## The input
· · · · · · ·
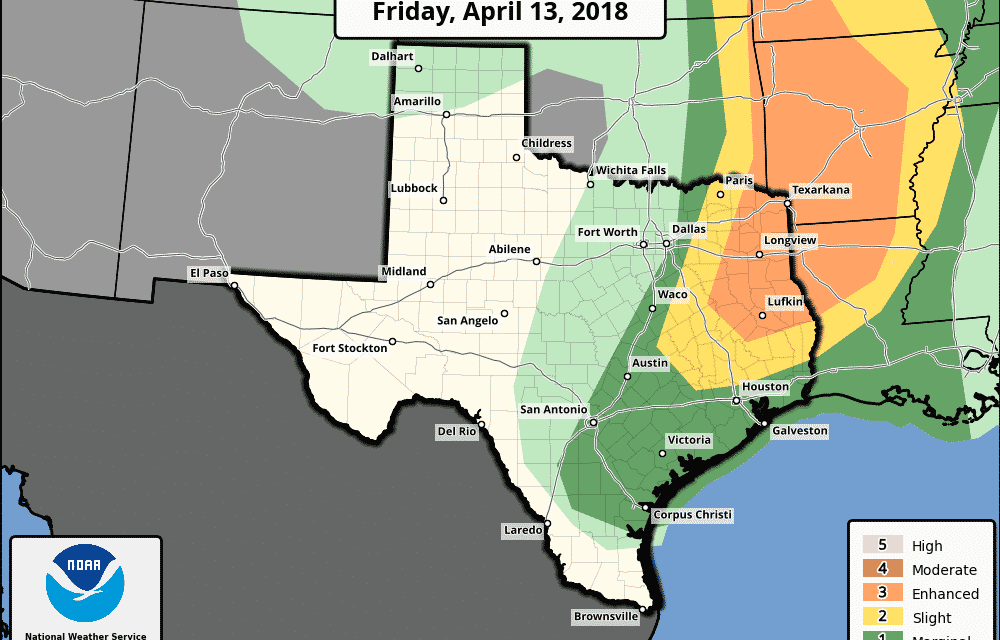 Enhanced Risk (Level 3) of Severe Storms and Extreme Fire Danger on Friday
· · · · · · ·
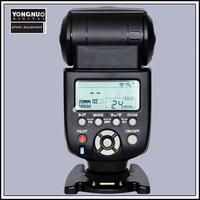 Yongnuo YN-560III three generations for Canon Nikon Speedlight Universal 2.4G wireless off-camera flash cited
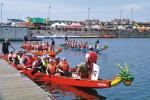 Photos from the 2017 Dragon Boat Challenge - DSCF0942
· · · · · · ·
## Task description
Return word for word the lines of the listing above, starting at the line with "Yongnuo YN-560III three" and ending at the line with "Photos from the", both included. Pictures do not belong in the copy.

## Answer section
 Yongnuo YN-560III three generations for Canon Nikon Speedlight Universal 2.4G wireless off-camera flash cited
 Photos from the 2017 Dragon Boat Challenge - DSCF0942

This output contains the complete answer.